▶ [TEXTO BASE]:
━━━━━━━━━━━━━━━━

Há fenômenos que mudam a história de seu meio, e fenômenos que marcam a cultura de forma indelével, mas se localizam em uma estatura ou um nicho tão específicos que nunca recebem um “sucessor” à altura, ou ditam uma tendência sólida. “Absolutely Fabulous”, me parece, pertence ao segundo grupo.

Não me leve a mal: com certeza a série criada e conduzida por Jennifer Saunders inspirou muitas mulheres comediantes no Reino Unido a se lançarem em empreitadas próprias, criando séries idiossincráticas com a confiança de que ao menos poderiam, quem sabe, serem abraçadas pelo público como seus colegas homens — sem “AbFab”, talvez nunca tivéssemos tido uma “Miranda”, ou mesmo uma “Fleabag”.

Cena da primeira temporada de ‘Absolutely Fabulous’, de 1992

Ao mesmo tempo, é óbvio que nem “Miranda”, nem “Fleabag” ocupam a mesma localidade cultural de “AbFab”. A criação de Saunders falhou (embora isso não seja necessariamente ruim) em produzir descendentes, com sua mistura única de paródia ferina do consumismo e da cultura da celebridade; suas relações familiares perturbadoras; seu humor cruel, com aberturas eventuais para o bobo, e brechas ainda menos frequentes para o sentimental.

━━━━━━━━━━━━━━━━

▶ [TRECHO DOS DADOS]:

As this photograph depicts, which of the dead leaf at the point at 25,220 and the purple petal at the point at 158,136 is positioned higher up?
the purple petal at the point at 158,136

━━━━━━━━━━━━━━━━

▶ [O QUE SE PEDE]: Transcreva palavra por palavra o trecho do texto sobre Absolutely Fabulous que vai de “Não me leve” até “para o sentimental.”.

▶ [RESPOSTA DA TAREFA]:
Não me leve a mal: com certeza a série criada e conduzida por Jennifer Saunders inspirou muitas mulheres comediantes no Reino Unido a se lançarem em empreitadas próprias, criando séries idiossincráticas com a confiança de que ao menos poderiam, quem sabe, serem abraçadas pelo público como seus colegas homens — sem “AbFab”, talvez nunca tivéssemos tido uma “Miranda”, ou mesmo uma “Fleabag”.

Cena da primeira temporada de ‘Absolutely Fabulous’, de 1992

Ao mesmo tempo, é óbvio que nem “Miranda”, nem “Fleabag” ocupam a mesma localidade cultural de “AbFab”. A criação de Saunders falhou (embora isso não seja necessariamente ruim) em produzir descendentes, com sua mistura única de paródia ferina do consumismo e da cultura da celebridade; suas relações familiares perturbadoras; seu humor cruel, com aberturas eventuais para o bobo, e brechas ainda menos frequentes para o sentimental.